▸ Action item: Transcribe the entries exactly. Start at the top, stop after the line with "population crowded train", and omit every picture.

Stored entries:
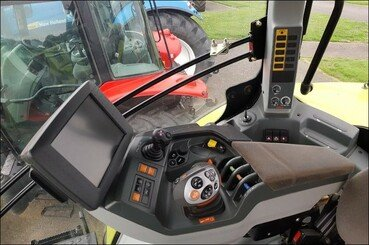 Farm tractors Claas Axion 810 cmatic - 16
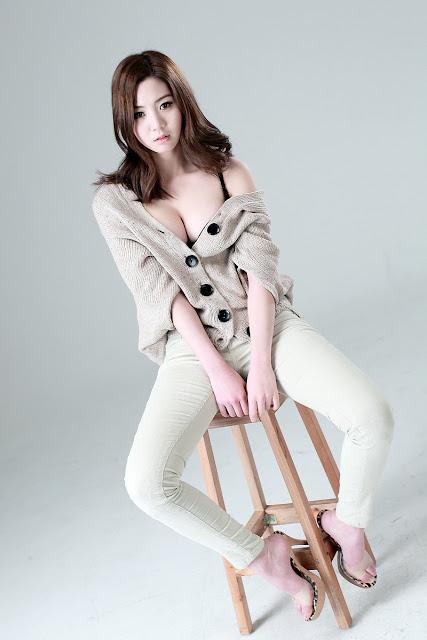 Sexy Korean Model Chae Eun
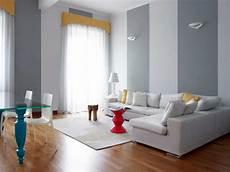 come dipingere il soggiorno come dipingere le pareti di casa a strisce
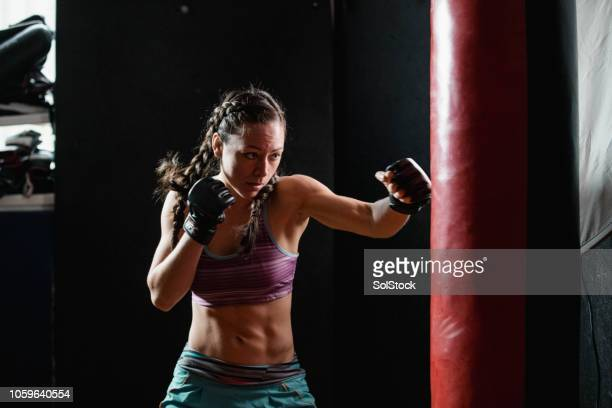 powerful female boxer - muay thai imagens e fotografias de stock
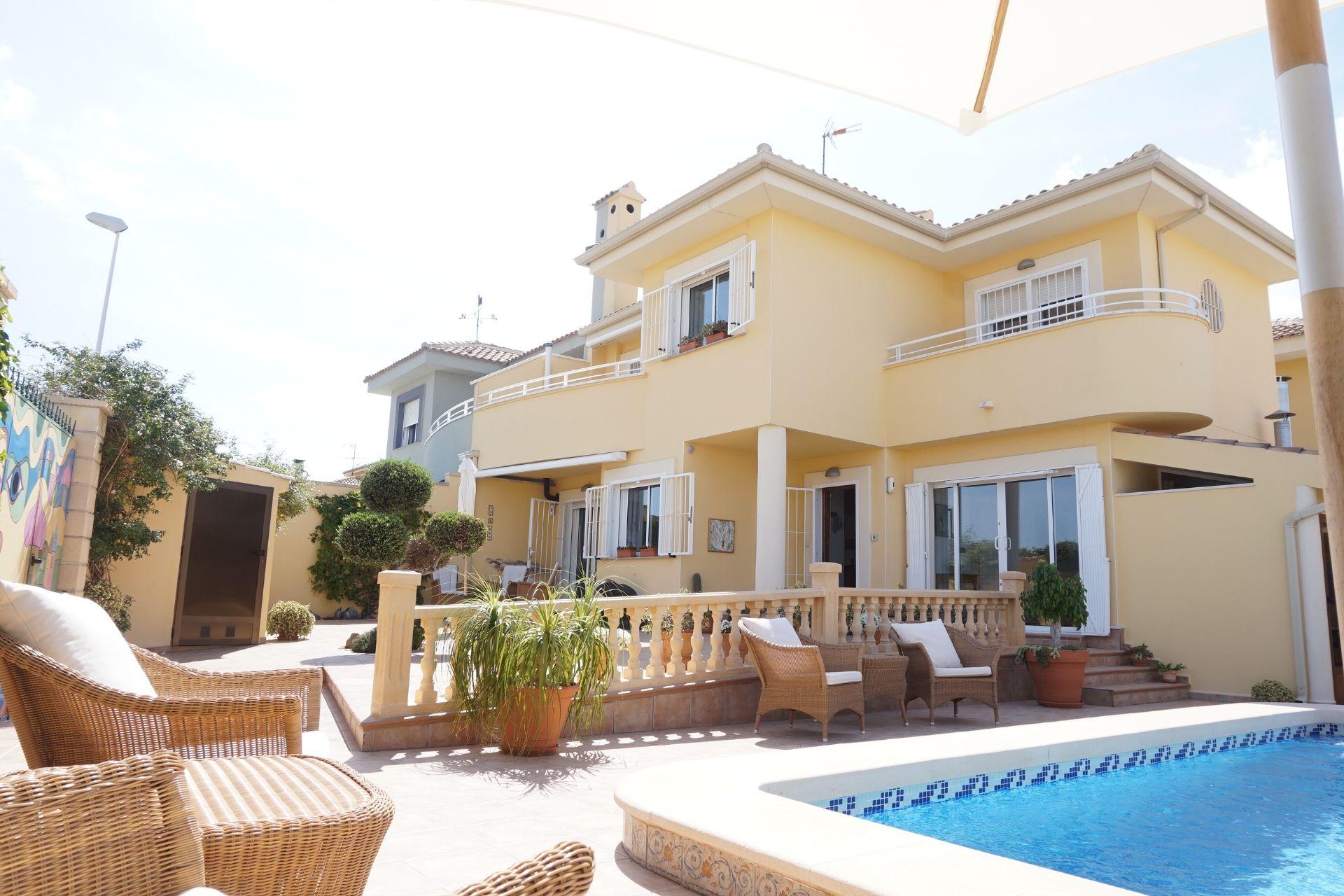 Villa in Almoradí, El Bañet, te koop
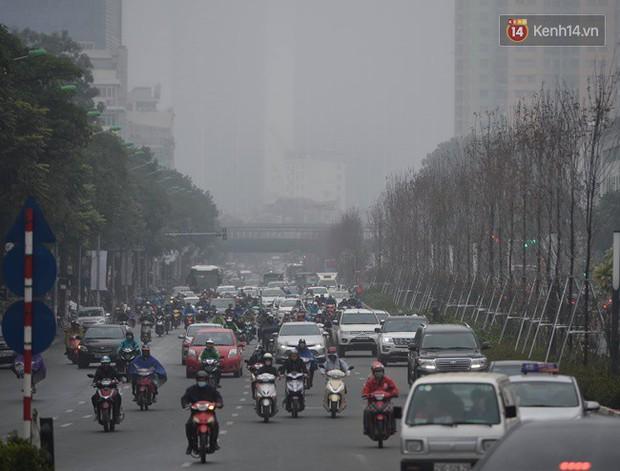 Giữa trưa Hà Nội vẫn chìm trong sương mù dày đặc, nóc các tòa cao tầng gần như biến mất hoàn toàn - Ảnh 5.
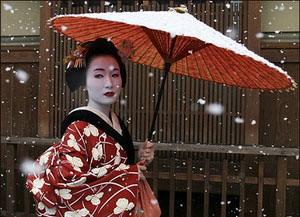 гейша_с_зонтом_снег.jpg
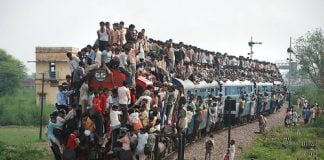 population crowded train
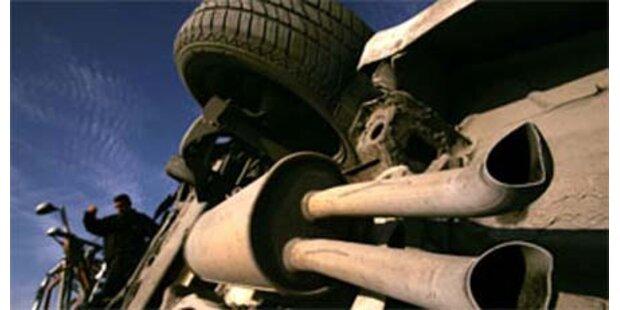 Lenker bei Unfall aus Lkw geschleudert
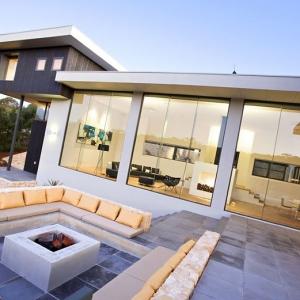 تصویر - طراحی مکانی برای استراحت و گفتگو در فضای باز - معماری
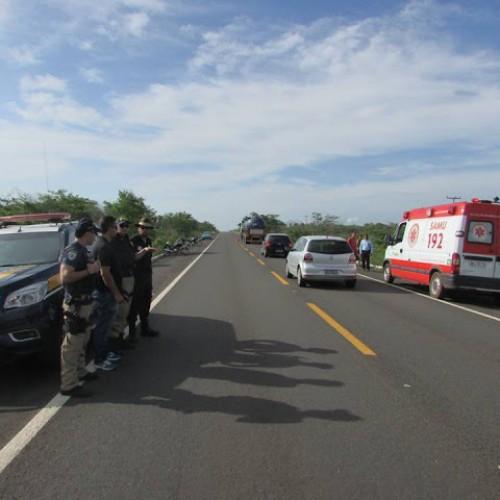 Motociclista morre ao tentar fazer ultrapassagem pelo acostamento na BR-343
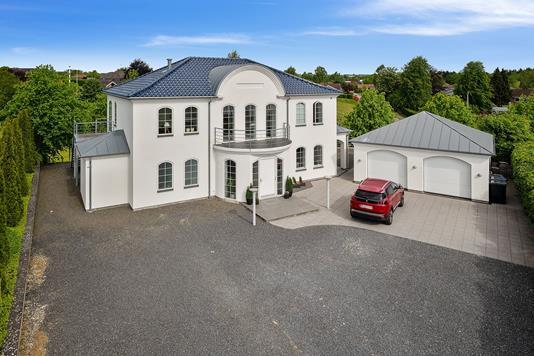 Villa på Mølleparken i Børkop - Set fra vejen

▸ Output below:
 Farm tractors Claas Axion 810 cmatic - 16
 Sexy Korean Model Chae Eun
 come dipingere il soggiorno come dipingere le pareti di casa a strisce
 powerful female boxer - muay thai imagens e fotografias de stock
 Villa in Almoradí, El Bañet, te koop
 Giữa trưa Hà Nội vẫn chìm trong sương mù dày đặc, nóc các tòa cao tầng gần như biến mất hoàn toàn - Ảnh 5.
 гейша_с_зонтом_снег.jpg
 population crowded train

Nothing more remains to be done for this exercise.